If the prosecution failed to prove this, then reasonable doubt would have to exist, and the Cardinal would have to be acquitted. But because the defence argued it was impossible, the prosecution only had to convince the jury that it was “possible” the Cardinal was not on the steps to leave it open to the jury to find him guilty.

“It was possible Cardinal Pell was not on the steps” is obviously a much lower bar to clear than “there was no reasonable possibility he was on the steps.”

The dissenting judge, Justice Weinberg, looked at it differently. He said that by using the term “impossible,” the defence set itself a hurdle that it never actually had to overcome, and that it was clear that the defence meant that the offending was “realistically not possible.” And he formulated his opinion on that basis.

The second difference between the judgments is how the majority and minority looked at the other obstacles presented by the defence that challenged the complainant’s version of events.

These included that:

  • Cardinal Pell was routinely accompanied by Monsignor Charles Portelli, after every Mass;
  • the sacristy was usually a hive of activity after Sunday Mass;
  • the offences as described could not have been committed given the nature of the Archbishop’s vestments;
  • the two choir boys would have had to leave the procession and rejoin the choir sometime later without being noticed by anyone.

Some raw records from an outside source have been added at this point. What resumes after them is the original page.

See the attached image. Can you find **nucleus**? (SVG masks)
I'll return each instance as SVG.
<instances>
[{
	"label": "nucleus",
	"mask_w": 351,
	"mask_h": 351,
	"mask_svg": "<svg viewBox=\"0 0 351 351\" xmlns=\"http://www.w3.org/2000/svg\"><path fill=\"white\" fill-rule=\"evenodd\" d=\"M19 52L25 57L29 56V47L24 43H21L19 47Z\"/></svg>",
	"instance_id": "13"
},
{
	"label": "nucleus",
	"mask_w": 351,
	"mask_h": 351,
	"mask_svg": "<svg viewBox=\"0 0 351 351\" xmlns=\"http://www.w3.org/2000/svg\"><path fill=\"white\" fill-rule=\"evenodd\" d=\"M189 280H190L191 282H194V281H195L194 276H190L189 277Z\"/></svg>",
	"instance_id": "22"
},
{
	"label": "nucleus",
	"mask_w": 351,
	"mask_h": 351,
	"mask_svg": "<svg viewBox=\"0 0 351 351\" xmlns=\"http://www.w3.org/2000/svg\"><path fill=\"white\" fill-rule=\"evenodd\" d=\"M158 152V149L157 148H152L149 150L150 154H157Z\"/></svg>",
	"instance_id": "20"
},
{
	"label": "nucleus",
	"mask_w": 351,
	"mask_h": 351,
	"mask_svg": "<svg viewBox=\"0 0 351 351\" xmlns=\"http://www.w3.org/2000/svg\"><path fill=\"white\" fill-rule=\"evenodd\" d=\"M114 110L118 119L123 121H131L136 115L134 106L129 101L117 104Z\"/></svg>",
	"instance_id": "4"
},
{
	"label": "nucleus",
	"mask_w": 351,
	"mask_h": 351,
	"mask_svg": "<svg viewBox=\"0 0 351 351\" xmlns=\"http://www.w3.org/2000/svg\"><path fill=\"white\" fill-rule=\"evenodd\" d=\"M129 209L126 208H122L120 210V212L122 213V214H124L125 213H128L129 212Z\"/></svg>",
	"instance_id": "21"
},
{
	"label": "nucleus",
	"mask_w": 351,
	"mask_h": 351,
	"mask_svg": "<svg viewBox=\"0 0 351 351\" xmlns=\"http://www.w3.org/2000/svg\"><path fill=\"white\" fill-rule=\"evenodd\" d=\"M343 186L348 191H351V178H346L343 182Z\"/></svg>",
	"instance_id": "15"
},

Through their “impossibility” lens, the majority judges looked at these and other barriers to the complainant’s version of events one-by-one, and determined that if it could be shown that each was “not impossible,” then it was open to the jury to find the Cardinal guilty.

Justice Weinberg, on the other hand, took a “whole of evidence” approach. He noted that in order for the Cardinal to have committed the crimes for which he was convicted, all of these unlikely events would have to occurred on the same day, and in the space of just a few minutes.

“The chances of ‘all the planets aligning’, in that way, would at the very least be doubtful,” he said and concluded that there was a “significant possibility” the Cardinal did not commit the offences and so was wrongfully convicted.

Looking at the same evidence, and as guardians of the same legal system, the judges took completely different approaches to the evidence, which resulted in very different outcomes.

For this reason, I hope an appeal is heard by the High Court. Not only for this case, but so that in future cases, there is a little more clarity about the role of an appeals court.